To live, we must daily break the body and spill the blood of Creation. When we do this knowingly, lovingly, skillfully, reverently, it is a sacrament. When we do it ignorantly, greedily, clumsily, destructively, it is a desecration.” — Wendell Berry

In ancient times agriculture was intimately connected with the sacred. We find evidence of this in a host of texts and in many traditions which survive to this day.  We know, for example, that for the indigenous people on the American continent, the corn plant is believed to have come into being through a long process of cooperation between human beings and the gods, and to grow corn is still a sacred activity for many Native American people today.

If we try to discern the ultimate source of these traditions, we discover that people in ancient cultures experienced the natural world much differently than we do. Where today we might see, for example, simply a corn plant (tall stem, tassels, ears, husks, silks, kernels, etc.), they saw the body of a spiritual being whom they felt to be the ultimate source of the unique traits and gifts of that particular plant species. These spiritual beings endowed all creatures and all creation with a special kind of dignity.

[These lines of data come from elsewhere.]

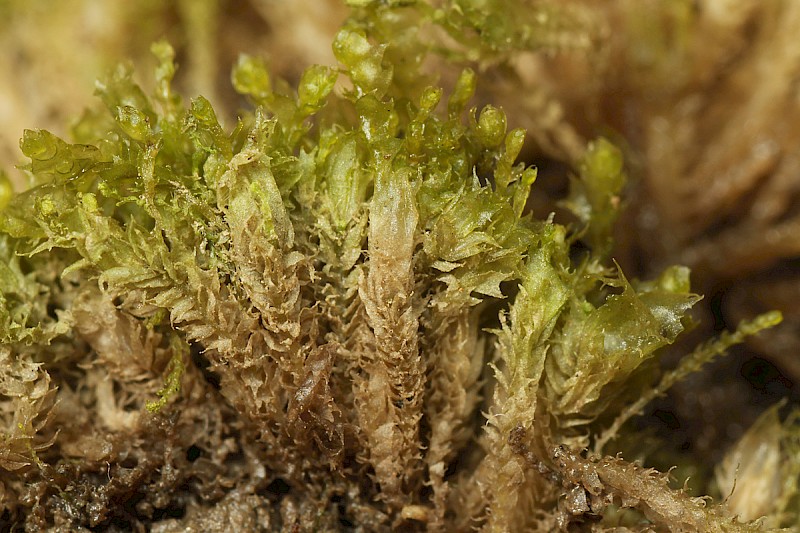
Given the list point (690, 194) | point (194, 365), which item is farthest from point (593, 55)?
point (194, 365)

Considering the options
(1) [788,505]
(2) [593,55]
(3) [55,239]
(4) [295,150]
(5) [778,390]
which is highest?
(2) [593,55]

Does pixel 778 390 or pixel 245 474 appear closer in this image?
pixel 245 474

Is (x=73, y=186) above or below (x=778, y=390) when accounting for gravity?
above

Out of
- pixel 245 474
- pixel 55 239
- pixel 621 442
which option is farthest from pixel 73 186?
pixel 621 442

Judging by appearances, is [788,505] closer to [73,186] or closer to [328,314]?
[328,314]

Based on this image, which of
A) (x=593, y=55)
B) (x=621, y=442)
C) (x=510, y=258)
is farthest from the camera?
(x=593, y=55)

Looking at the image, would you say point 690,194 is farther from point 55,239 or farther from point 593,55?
point 55,239

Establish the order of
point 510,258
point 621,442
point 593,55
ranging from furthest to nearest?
1. point 593,55
2. point 621,442
3. point 510,258
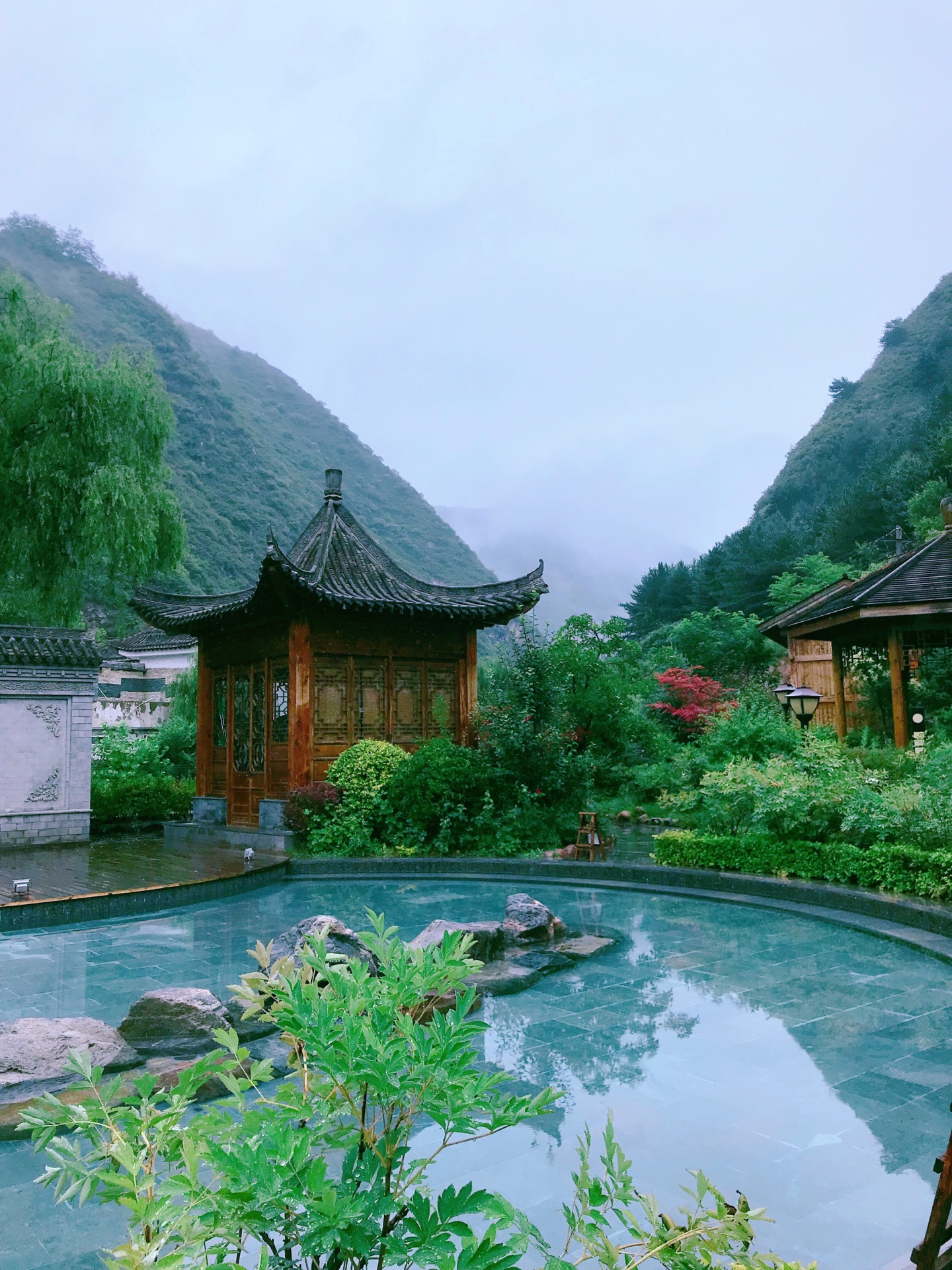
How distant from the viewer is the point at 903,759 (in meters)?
9.89

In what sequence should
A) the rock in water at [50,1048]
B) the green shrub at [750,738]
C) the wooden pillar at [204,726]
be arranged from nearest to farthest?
the rock in water at [50,1048]
the green shrub at [750,738]
the wooden pillar at [204,726]

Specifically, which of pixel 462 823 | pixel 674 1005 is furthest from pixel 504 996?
pixel 462 823

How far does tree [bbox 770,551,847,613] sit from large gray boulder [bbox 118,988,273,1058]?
25.6 meters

It was thus not enough for ancient cultures or indigenous people to simply plant a corn seed at the right time in the right soil, and then cultivate the plant during the growing season until harvest. Growing corn also required prayers and rituals that would invite the spiritual being of corn to participate in the growth of the plants and so bless the people with her radiant wisdom and health giving powers. Maintaining this sacred connection with the gods through agriculture was at the heart of the life of ancient cultures and echoes of this religious feeling toward nature survived in indigenous and rural farming communities for centuries.

In his lectures, Rudolf Steiner indicated that the gradual loss of this way of experiencing the world among the majority of the world’s population was an inevitable and necessary part of the evolution of human consciousness. This loss paved the way for a much clearer way of seeing the physical world, and eventually led to the discovery of the physical laws of matter and to modern technology. Through this process of evolution, we have also come to experience ourselves more and more as unique individuals independent of nature, culture, race and one another. With this independence comes freedom: the freedom to choose our own vocations, community and ideals—as well as the feeling that we are responsible for our own actions. This sense of individual freedom and responsibility is the gift, the silver lining, you could say, of materialism.

The healthy age of materialism has long since passed, however, so that today we bear witness primarily to the shadow side of materialism rather than its gift. We have become so enamored of our seeming power over nature, that we are undermining the very fabric of life on earth. This is perhaps nowhere more evident than in agriculture. Practices like confined animal feeding operations (CAFO’s) and genetically engineered plants and animals (GMO’s) betray a consciousness completely devoid of any remaining sense of the spiritual dignity of organisms, creatures and species.

There is a silver lining, however, to this era of post-materialistic devolution of values. In the depths of the crisis brought on by these destructive trends, a new, individualized, eco-spiritual consciousness of the world is emerging. From thousands of humble, everyday people—farmers, eaters, scientists, educators, artists and business people—a grassroots awakening to the ecological and spiritual realities that sustain the earth and her creatures is taking place. This new consciousness, I would suggest, is the ultimate source of inspiration for the growth of the ecology movement of the 1960’s, the health food movement of the 1970’s, the environmental movement of the 1980’s, the organic farming movement of the 1990’s, the local food movement of the 2000’s, and a host of other allied movements too numerous to mention. It is also, of course, the inspiration for the biodynamic movement which seeks to demonstrate the many practical ways this new consciousness can bring renewal to the earth and to the practice of agriculture.

Yes, the sense of the sacred is reemerging in the food and agriculture movement of today, as the quote from Wendell Berry at the beginning of this article so beautifully expresses. But, this new consciousness of the sacred is not the same as that possessed by ancient cultures. This awakening is not embedded in hierarchical, collective religious practices or cultural norms, but rather has emerged as a natural extension of healthy scientific inquiry and in the context of a cosmopolitan confluence of diverse philosophical perspectives and cultural traditions.  This new sense of the sacred is thus rooted in and sustained by a contemporary sense of individuality and freedom of thought.  In this otherwise deeply troubling moment in human history, this awakening, this growing movement toward a reunion of agriculture and the sacred, can give us hope.

by Robert Karp

Robert Karp

Robert Karp is the executive director of the Biodynamic Farming and Gardening Association and is a long-time social entrepreneur in the sustainable food and farming movement. Robert has helped start numerous innovative food projects, including community supported agriculture projects (CSAs), farmers’ markets, institutional buying projects and farmer-buyer-consumer alliances. He is also the founder of New Spirit Farmland Partnerships, LLC, the former executive director of Practical Farmers of Iowa, and former board chair of the Michael Fields Agricultural Institute.